If it were that bad, killing a million people a day, the few who refused the vaccine would die off pretty quickly. Neither carrot nor stick would be necessary.
But how many millions would they take with them?
None, because the other were vaccinated.
Australia thinks that special camps for which they charge the internees are just fine.
I get that right wingers think journalistic standards are so low that they cannot be abused, but the headline on the OP sucks.
It will be spent on health care just like the tobacco settlement money was.
It's not a tax, it's a penalty - - - - - - - -
At this point, I would prefer that they issue a mandate. Straight and honest. Sit Congress down and hash out a law. Sign it.
All these workarounds and loopholes to issue "not-mandates" to avoid either saying that its a mandate or just avoid elected officials having to actually do something. It serves no purpose
Wasn't it just a few months ago that Blackmun was making the claim that everyone is misreading Jacobson v. Massachusetts when they say it stands for the proposition that states can mandate vaccines because the law reviewed in that case imposed only a tax on the unvaccinated? If so, what does he think is worth snarking about now?

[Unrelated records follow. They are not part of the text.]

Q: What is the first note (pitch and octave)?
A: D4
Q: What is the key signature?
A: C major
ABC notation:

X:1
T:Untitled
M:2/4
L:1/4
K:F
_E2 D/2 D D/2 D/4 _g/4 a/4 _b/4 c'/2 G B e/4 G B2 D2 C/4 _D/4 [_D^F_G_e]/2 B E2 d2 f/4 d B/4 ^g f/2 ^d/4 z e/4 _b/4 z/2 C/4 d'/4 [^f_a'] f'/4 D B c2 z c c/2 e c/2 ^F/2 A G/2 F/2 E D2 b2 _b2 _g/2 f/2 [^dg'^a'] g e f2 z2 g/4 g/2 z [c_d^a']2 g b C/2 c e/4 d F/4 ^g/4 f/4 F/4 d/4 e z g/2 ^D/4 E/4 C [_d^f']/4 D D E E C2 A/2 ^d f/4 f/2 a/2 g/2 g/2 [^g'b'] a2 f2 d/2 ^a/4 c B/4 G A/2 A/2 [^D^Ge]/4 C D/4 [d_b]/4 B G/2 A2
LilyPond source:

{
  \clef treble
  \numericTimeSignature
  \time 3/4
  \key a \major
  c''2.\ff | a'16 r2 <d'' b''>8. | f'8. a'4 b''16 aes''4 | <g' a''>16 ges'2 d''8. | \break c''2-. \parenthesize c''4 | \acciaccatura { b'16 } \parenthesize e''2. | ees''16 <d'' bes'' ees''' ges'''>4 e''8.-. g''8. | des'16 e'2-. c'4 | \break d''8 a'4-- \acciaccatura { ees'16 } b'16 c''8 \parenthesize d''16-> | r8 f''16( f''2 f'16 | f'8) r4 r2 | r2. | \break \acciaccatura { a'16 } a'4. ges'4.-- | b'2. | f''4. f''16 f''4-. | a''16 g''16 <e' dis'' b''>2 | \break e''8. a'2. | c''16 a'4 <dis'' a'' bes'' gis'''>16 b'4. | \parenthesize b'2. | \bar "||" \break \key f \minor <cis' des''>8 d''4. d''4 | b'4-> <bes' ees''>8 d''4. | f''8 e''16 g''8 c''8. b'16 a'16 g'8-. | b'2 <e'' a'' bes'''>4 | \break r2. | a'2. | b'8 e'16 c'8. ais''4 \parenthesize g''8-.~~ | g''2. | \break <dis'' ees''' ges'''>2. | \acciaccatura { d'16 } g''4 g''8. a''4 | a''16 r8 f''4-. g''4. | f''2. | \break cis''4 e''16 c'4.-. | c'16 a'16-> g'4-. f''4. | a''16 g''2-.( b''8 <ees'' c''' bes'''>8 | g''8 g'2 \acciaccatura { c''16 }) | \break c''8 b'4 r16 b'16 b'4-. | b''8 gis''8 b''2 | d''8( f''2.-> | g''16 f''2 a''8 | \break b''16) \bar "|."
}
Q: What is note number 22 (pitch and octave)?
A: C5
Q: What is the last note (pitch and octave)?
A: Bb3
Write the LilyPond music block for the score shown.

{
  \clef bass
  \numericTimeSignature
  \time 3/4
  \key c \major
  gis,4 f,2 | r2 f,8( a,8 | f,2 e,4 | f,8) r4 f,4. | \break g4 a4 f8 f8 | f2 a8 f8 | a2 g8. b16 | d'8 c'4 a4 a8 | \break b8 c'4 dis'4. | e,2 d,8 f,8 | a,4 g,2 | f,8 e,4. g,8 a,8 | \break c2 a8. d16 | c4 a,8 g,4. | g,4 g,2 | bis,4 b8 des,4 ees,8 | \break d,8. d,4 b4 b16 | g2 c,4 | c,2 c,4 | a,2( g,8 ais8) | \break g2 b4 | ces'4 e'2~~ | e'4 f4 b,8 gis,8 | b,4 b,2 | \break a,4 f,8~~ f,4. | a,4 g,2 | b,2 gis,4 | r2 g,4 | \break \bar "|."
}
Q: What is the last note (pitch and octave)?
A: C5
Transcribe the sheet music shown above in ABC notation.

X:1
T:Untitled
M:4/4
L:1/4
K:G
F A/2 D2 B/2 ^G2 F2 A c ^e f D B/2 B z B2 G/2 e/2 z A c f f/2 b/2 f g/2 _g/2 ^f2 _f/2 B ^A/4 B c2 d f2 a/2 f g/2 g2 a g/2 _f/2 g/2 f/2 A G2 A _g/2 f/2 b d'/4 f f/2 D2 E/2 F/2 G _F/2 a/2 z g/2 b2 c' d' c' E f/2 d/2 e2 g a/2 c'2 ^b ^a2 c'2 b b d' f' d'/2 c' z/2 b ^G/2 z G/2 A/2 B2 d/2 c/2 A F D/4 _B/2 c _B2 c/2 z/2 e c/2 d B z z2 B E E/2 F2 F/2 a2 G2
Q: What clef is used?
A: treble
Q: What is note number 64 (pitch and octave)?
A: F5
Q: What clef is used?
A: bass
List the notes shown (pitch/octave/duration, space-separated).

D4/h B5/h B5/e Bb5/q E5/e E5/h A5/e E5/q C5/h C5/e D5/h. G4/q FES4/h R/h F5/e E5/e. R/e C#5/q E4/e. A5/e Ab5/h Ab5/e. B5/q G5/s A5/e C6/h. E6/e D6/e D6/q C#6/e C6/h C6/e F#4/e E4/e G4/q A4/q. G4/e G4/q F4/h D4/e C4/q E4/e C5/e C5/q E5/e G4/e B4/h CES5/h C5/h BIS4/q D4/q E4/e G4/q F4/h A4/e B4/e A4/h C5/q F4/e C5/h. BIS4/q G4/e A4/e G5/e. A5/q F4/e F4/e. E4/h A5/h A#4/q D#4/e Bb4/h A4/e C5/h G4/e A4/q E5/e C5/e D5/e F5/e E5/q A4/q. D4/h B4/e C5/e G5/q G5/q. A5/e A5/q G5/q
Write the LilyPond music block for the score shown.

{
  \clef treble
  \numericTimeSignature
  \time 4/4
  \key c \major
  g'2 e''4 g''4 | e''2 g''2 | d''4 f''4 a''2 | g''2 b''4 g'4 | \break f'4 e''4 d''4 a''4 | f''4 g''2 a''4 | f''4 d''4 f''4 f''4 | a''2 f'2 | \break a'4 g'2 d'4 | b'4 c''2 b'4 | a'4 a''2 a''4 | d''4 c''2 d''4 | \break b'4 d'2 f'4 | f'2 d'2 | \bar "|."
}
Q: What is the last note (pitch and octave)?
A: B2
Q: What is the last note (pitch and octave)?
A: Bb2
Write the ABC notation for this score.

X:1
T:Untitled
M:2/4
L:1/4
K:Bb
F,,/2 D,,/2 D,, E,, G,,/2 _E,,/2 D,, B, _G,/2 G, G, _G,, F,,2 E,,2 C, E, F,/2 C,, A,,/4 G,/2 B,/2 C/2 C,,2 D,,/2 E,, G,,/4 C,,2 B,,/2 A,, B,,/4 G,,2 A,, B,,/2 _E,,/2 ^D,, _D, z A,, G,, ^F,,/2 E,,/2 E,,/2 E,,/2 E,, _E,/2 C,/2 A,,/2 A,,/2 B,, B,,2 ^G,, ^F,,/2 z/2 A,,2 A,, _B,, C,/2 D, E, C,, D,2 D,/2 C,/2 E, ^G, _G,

Framing it as a tax (or, more precisely, a "contribution") without a punitive element is a bit more logical when the government pays for all of your healthcare, and so may have to pay more if you become sick avoidably. I'm sure given the well-known competence of Quebec bureaucrats, they'll make it perfectly actuarially fair.
Any discussion of court cases could be moot, since Premier Legault is likely to invoke the notwithstanding clause.